As Mati suggests, a sense of urgency was palpable throughout the space but nowhere more apparent than the gallery’s entrance, which was covered by banners dripping in red paint declaring Goldsmiths CCA’s involvement in Israeli Apartheid. “We chose to occupy the CCA due to the existence of the ‘Candida and Zac Gertler Gallery’, which we have since renamed the ‘Walid Daqqa Gallery’, in memory of the Palestinian political prisoner who was murdered by the Israeli state this April,” explains Danna, on behalf of GFP. “The Gertlers actively supported Netanyahu’s political campaign and are involved in the continued murder of Palestinian civilians. One of our core demands to Goldsmiths is to cut all ties with the Gertlers and to revoke Candida’s fellowship at Goldsmiths.” 

Apart from the initial banner drop and occupation of the CCA, student protestors were present across the Goldsmiths campus during degree show season, including a protest during the prize disruption ceremony. When asked how this impacted their experience, Maisie*, a graduating fine art student, said: “I always felt my work was very safe, and the action felt thought through to ensure it did not negatively impact students or seem inconsiderate to the hard work they put into the show.

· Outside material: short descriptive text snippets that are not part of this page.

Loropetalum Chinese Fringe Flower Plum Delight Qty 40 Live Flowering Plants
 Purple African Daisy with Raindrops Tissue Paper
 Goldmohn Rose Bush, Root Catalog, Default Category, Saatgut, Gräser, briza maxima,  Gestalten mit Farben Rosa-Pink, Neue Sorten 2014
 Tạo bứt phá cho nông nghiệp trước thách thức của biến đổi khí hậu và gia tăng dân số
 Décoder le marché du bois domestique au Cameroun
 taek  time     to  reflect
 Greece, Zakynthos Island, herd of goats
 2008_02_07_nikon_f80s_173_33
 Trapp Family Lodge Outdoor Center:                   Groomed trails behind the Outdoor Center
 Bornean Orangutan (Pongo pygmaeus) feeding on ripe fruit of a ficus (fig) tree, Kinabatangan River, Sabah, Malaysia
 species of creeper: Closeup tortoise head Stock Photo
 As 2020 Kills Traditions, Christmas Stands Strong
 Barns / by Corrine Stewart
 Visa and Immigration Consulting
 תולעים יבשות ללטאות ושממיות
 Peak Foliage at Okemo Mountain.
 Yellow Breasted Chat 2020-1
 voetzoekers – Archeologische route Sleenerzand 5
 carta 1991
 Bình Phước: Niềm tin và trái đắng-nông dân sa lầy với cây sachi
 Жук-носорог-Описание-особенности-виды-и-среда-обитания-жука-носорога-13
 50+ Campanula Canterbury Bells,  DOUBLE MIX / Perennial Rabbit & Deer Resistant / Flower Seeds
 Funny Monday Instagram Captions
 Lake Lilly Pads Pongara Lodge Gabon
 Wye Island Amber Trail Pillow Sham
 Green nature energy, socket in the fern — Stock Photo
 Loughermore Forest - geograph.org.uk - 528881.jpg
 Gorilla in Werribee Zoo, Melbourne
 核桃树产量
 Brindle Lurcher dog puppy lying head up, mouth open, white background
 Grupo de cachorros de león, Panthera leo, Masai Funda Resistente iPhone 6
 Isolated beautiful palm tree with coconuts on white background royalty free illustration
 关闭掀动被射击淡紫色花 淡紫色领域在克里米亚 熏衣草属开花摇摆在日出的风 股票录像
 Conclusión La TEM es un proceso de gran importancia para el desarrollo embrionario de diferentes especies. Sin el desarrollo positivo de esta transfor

What more negatively impacted my degree show experience was the reaction some guests and Richard Noble (Head of the Art Department) had to the protests and the preemptive action taken by the university to combat any protest action.”

Over email correspondence with Dazed, the press team at Goldsmiths asserted that their priority throughout this conflict was to ensure that,” all students and staff are safe and supported.”